### Extract ###

Tracked on Nov 29, 2004 1:09:42 AM


Well, it's a pretty good map but some of it is wrong. Maine splits it's votes.

Posted by: Cody | Nov 6, 2004 12:43:52 PM

Land mass is not votes and any map whose purpose is to honestly represent how the states are voting MUST be based on population.

Although they are better than geography-based maps, even maps that represent electoral votes instead of population are misleading. The electoral college gives a distinct advantage to the less populous states.

This election is not over (see the "We Do Not Concede" declaration at

We need to finish what we started, and do every thing in our power to ensure that the the appointment of the electors from EVERY state reflects the will of the voters in that state.

I don't want to shift attention from the task at hand, but one of the things we will need to shift our attention to next year is the Red/Blue map problem. I think a robust campaign (catchy name for it anyone?) will be needed to extract a pledge from every major news organization that they will show the real picture -- the population-based picture -- and only the real picture. Whether they are representing the winner of states, or the winner of counties within a state, the picture must be population-based.

Posted by: Patty | Nov 9, 2004 10:51:45 AM

now matter how you look at it: Kerry is still a loser!

Posted by: KomradeKyle | Nov 10, 2004 2:50:43 AM

Komrade Kyle it is good to see you that you are doing your part to help bring America back together after such a devicive election.

You are quite reminicient of another uniter not a divider I know of.

Posted by: Mike | Nov 11, 2004 4:21:29 PM

Patty: You're right, land mass is not votes, but neither is population the key to becoming president - except as it relates to the individual states. It's all about the Electoral College. I would maintain that a map weighted by Electoral College votes is a more accurate graphic representation of the election than a map based only on population, after all we sometimes elect presidents that do NOT win the popular vote... It is actually misleading for the news reporting agencies to even bother with the popular vote totals, all that counts is the way the electoral college votes fall. Based on the number of voters in individual states this year, it would have been possible for one candidate to have had 83,000,000 votes in the 39 least populous states garnering 267 EC votes and lost the election while the winner had only 32,000,000 votes in the 11 most populous states, getting 271 EC votes. It's all about the Electoral College, not about the popular vote.

### Entries provided ###

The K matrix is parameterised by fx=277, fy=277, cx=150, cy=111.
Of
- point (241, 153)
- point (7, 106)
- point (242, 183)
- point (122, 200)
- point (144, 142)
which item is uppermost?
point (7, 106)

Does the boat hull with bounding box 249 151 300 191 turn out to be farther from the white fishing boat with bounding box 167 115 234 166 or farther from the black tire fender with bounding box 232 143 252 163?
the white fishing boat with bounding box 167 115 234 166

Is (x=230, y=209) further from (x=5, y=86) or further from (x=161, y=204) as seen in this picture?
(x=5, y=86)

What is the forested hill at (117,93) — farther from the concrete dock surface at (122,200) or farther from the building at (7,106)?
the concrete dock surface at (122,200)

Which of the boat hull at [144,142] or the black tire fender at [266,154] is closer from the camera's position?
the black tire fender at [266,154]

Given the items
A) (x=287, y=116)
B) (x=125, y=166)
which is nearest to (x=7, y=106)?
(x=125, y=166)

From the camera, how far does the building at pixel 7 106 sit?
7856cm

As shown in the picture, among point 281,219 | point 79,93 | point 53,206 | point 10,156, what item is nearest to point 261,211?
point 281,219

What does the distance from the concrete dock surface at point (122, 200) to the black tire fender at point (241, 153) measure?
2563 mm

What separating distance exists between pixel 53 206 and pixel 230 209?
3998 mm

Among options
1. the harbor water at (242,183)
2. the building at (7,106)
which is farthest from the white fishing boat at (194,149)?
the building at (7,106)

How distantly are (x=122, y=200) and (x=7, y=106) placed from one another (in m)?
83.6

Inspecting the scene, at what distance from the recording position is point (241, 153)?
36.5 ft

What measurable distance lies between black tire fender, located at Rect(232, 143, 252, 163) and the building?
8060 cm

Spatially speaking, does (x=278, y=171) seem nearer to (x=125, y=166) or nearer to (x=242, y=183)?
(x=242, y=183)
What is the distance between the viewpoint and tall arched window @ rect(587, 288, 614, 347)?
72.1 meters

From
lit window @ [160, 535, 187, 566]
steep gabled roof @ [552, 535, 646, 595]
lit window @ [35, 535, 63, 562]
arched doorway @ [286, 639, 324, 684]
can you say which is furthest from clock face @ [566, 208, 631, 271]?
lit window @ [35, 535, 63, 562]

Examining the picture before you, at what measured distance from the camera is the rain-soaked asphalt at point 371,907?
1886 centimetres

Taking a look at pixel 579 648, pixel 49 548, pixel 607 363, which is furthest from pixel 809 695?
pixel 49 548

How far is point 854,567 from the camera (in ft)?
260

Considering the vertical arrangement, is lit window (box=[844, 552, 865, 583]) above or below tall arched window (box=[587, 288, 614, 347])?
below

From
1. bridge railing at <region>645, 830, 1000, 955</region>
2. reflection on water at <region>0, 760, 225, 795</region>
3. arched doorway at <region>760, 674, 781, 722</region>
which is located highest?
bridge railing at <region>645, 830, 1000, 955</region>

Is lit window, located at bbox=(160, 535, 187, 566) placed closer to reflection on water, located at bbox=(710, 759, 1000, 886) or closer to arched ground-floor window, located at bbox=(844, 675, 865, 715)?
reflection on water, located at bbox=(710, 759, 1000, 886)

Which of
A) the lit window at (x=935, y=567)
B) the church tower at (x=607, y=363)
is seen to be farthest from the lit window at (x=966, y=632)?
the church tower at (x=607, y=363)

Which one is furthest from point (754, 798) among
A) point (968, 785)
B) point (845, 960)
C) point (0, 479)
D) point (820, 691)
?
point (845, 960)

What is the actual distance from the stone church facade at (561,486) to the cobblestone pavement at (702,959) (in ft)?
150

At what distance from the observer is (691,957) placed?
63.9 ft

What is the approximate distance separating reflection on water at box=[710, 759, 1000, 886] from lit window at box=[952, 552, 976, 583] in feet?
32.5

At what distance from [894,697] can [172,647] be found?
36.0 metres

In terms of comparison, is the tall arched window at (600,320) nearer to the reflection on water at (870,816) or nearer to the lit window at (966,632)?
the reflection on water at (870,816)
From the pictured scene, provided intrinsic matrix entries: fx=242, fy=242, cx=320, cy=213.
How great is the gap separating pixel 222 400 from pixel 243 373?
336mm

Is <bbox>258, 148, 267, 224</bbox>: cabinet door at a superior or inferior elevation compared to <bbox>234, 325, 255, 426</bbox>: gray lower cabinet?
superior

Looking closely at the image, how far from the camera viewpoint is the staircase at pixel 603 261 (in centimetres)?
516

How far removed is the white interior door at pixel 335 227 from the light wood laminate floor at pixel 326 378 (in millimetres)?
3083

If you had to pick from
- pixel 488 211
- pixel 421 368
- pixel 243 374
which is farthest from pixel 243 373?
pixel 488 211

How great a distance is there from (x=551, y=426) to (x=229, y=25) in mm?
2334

###

[Exercises to complete]
**1)** Copy the part of the election-map comment thread that opens with the words containing "Posted by: Patty" and closes with "a devicive election.".
**2)** In the comment thread on election maps, how many electoral votes does the final comment say the 39 least populous states would have garnered?
**3)** Go on with the comment thread on election maps from the point where it stops.

[Numbered responses]
**1)**
Posted by: Patty | Nov 9, 2004 10:51:45 AM

now matter how you look at it: Kerry is still a loser!

Posted by: KomradeKyle | Nov 10, 2004 2:50:43 AM

Komrade Kyle it is good to see you that you are doing your part to help bring America back together after such a devicive election.

**2)** 267 electoral votes.

**3)**
Sure it might be interesting to know what the popular vote totals are, or even speculate about the way things would change if we elected our presidents that way, but we don't ... and we never will. It would take a constitutional amendment, and the Senate will never pass it.

(Of course, all those maps showing the land mass -- particularly by county -- in Red or Blue were just silly -- you would think we were electing our president based on who had the most acreage).

Posted by: Will | Nov 11, 2004 5:00:18 PM

I understand it's a nation of people not rocks and trees. Each side does it's best to make the other look bad. The reimagined proportional map of the US electorate showing a different country than the one I live in should make those that voted in the 48% cope with the loss and feel much better in the short term. It was indeed a close election. However it smells of the politically correct, liberal socialist professor, history rewriter wannabe that makes me cringe. Give the man his due ! He won ! An Expressionist’s painting might get a good review at an art show but this kind of exercise smacks of at best denial and at worst an effort to diminish a second term that hasn’t even begun. It belongs next to Michael Moore’s Jesusland map in a circular file cabinet of bad medicine.

Posted by: Donald Fievet | Nov 12, 2004 10:18:57 PM

Has there been a map made that would show how the electoral votes would have been awarded if by district. If so where can I find it. Thank You.

Posted by: Vernon R. Hastings | Dec 2, 2004 4:23:48 PM

perhaps the outcome would now be a little bit different in light of the recent events of the hurricane?